Seb didn’t emerge. He was really keen on art, she knew, and probably finishing up a project in there. She would have to go in after him.
Mae really was not looking forward to this.
She didn’t want to be with anyone who hurt her brother, but wanting to be with Seb had been an escape from longing for the lights of the Goblin Market, for all the bright and dangerous colors of magic in the air. She’d been so relieved to want something normal.
Mae hadn’t been doing well, the first few days back at home. She would just be sitting in class and suddenly she would feel panicked, as if there were eyes on her, magicians about to swoop down on them, demons coming. She’d been sitting in English and found her hand going for a knife that she didn’t have, the knife she was keeping in her sock drawer and trying to forget about.
She’d gone out and sat on the loose gravel, back against the peeling wood of the bike sheds, and then she’d seen him.
He had his back to her but was turning, and Mae saw his dark fall of hair, the broad shoulders and long legs, even the knife-straight nose in profile, and she felt her heart start to beat in a dangerous rhythm. She’d thought, He came back.
Then he’d turned properly and she’d seen Seb’s clear green eyes, the color of leaves with sunlight streaming through them, and his bright smile.
Nick could never smile like that.
“Hey,” he’d said, a little awkward, coming to her side quickly but scuffing the gravel, as if he wanted to give her the impression he was reluctant about it. “It’s Mae, isn’t it? Crawford’s sister?”
“Yeah.”
“You okay?” he asked, and then looked mildly embarrassed. “I mean, is there anything I can do about you obviously not being okay?”
“Not really,” Mae told him honestly.
“Would it help if I stood around uselessly, not knowing what to say?”
“Yeah, actually,” Mae said after a second’s thought. “Would you mind?”
“Not at all,” Seb said, and the smile flashed out again. “You want useless, you have come to the right guy. I can be useless for hours at a time. Weeks even. I’m currently closing in on a month of being totally useless, which is by way of being a personal best.”
“Congratulations.”
They didn’t say much else, but he stayed with her. She glanced up at him a few times, and he smiled uncertainly down at her, and they both kept leaning against the bike shed until the bell for their next class rang.
The next day she and Erica had run into Erica’s Tim and Seb together, and Mae had given him her best smile and asked, “How are you? Still useless?”
Seb had flushed slightly. “Pretty much.”
“Keep it up,” said Mae, and left with Erica starting to grin beside her. Since then Seb had been hanging around a little, and everyone, Mae included, had assumed it was just a matter of when Annabel would let Mae out of the house.

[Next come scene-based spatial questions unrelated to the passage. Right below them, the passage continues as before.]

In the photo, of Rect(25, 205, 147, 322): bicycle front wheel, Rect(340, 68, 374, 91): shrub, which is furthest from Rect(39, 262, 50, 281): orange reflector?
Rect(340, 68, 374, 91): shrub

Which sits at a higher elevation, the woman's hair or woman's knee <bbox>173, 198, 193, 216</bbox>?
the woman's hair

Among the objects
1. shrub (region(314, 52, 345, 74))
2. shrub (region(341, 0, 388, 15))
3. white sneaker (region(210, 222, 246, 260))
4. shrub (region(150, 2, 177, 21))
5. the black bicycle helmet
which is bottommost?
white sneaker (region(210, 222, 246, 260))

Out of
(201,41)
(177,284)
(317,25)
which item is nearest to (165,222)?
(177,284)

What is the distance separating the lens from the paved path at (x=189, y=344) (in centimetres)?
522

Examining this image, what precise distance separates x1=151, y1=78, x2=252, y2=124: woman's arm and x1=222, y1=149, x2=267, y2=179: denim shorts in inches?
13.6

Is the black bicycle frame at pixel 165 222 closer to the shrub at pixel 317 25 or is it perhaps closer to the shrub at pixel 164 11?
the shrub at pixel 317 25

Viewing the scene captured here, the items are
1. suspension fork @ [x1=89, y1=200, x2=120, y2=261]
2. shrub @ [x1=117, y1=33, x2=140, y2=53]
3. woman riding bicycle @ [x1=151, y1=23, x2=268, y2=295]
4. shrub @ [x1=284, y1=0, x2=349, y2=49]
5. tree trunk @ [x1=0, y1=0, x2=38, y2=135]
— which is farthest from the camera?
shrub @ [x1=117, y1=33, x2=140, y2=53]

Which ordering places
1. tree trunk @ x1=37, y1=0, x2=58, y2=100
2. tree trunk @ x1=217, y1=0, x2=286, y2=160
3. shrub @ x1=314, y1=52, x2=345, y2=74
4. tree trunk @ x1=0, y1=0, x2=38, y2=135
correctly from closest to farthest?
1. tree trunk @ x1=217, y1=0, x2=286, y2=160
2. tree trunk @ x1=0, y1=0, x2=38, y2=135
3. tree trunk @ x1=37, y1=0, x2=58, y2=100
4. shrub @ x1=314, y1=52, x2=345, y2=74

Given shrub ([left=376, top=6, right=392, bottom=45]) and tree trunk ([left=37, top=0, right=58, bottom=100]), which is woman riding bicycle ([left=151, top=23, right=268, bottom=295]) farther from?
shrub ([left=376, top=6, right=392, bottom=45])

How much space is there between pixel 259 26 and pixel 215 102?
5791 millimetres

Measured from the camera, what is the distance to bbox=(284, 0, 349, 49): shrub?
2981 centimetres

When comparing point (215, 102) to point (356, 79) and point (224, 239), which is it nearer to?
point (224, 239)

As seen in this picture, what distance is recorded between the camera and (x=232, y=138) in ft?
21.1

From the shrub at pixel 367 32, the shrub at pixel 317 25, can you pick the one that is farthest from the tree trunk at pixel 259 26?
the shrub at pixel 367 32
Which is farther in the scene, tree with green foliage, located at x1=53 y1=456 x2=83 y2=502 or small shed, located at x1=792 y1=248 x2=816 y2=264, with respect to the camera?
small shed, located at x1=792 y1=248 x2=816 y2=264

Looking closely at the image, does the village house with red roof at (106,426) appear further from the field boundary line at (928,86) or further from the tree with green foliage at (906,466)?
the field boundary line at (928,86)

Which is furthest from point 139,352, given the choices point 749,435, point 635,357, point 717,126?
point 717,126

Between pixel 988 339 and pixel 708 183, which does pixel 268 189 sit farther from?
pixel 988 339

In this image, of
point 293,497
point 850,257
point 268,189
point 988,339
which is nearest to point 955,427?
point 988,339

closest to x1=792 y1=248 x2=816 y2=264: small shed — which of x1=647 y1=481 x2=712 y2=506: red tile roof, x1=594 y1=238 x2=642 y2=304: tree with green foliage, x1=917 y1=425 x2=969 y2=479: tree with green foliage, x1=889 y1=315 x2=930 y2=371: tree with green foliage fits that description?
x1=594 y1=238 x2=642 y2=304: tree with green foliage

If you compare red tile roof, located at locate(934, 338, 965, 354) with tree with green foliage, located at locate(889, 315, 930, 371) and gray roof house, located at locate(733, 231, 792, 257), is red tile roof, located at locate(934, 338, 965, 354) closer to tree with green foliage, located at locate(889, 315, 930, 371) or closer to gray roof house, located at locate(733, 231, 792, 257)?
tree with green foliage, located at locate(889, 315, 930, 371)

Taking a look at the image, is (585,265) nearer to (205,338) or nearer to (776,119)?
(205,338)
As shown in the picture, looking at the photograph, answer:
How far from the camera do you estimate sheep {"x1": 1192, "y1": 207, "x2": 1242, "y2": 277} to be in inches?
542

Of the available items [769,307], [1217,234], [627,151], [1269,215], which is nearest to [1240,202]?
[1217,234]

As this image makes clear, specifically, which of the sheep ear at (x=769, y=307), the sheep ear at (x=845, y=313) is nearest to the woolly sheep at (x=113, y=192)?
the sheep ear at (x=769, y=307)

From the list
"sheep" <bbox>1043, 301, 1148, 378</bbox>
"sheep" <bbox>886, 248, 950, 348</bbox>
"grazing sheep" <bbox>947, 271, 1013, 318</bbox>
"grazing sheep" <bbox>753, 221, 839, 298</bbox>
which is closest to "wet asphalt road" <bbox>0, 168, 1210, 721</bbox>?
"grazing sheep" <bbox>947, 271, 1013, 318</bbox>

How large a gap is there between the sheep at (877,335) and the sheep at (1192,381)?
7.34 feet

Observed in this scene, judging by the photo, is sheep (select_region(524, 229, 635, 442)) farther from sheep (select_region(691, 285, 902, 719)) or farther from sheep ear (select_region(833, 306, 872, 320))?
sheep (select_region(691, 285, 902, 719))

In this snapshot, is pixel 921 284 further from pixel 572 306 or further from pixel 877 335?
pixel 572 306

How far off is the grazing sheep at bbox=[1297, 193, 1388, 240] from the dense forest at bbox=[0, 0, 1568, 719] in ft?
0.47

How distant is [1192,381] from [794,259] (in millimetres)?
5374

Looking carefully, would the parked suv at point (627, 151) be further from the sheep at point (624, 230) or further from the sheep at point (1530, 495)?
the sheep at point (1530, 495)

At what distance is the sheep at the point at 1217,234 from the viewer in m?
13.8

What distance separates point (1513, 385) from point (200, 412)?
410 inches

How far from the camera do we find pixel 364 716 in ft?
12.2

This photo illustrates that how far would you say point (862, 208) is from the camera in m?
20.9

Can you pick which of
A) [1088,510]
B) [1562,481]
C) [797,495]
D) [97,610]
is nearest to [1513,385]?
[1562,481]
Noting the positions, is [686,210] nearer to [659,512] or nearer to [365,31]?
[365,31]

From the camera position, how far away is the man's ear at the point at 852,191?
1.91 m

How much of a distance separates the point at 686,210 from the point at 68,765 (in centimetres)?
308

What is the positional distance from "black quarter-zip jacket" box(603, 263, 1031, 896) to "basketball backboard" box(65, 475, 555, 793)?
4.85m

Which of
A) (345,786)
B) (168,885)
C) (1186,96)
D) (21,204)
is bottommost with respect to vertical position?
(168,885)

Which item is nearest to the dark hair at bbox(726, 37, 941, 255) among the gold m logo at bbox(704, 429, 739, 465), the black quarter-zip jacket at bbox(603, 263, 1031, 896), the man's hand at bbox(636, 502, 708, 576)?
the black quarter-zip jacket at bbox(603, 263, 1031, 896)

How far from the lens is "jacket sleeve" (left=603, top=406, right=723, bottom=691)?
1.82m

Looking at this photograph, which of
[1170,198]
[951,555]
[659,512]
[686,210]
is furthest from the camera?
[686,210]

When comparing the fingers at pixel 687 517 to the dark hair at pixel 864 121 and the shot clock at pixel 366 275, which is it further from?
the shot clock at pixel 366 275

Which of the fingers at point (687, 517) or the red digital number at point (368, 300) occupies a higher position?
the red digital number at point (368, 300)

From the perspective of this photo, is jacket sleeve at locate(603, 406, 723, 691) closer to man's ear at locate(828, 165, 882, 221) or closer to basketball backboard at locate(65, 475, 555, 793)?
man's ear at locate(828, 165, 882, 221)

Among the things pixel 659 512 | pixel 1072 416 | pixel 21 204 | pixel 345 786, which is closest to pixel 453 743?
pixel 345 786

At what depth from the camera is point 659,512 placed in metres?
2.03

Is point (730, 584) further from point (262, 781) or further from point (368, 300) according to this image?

She’d been happy about it, but she didn’t need anyone who was going to hassle her little brother.
Mae squared her shoulders, pushed open the door to the arts building, and heard Seb’s voice begging.
“Please. Please don’t send me away.”
Mae reached behind her to pull the door closed as softly as she could. Seb’s back was to her, the phone to his ear. He was holding it with white knuckles, so tightly she thought it might break.
“Yes,” he said after a moment, breathless and desperate. He sounded much younger than he was. “Of course. I promise. I won’t ever do it again.”
He let out a deep breath that tore raggedly in the air.
Too soon for the person on the other end of the line to have said much, he added, “I’ll do anything you want!”
Time passed in the space of two more husky breaths, and then he said, hushed, “Yes. Yes, thank you.”
He snapped the phone shut, and then let his forehead rest against it.
“Hey,” Mae said behind him. “I’d say I couldn’t help hearing, but—I really could have. I was just shamelessly invading your privacy. Are you okay?”
Seb spun around, going white beneath his summer tan.
“Yeah,” he said shakily. “Yeah. I was just talking to my foster parents.”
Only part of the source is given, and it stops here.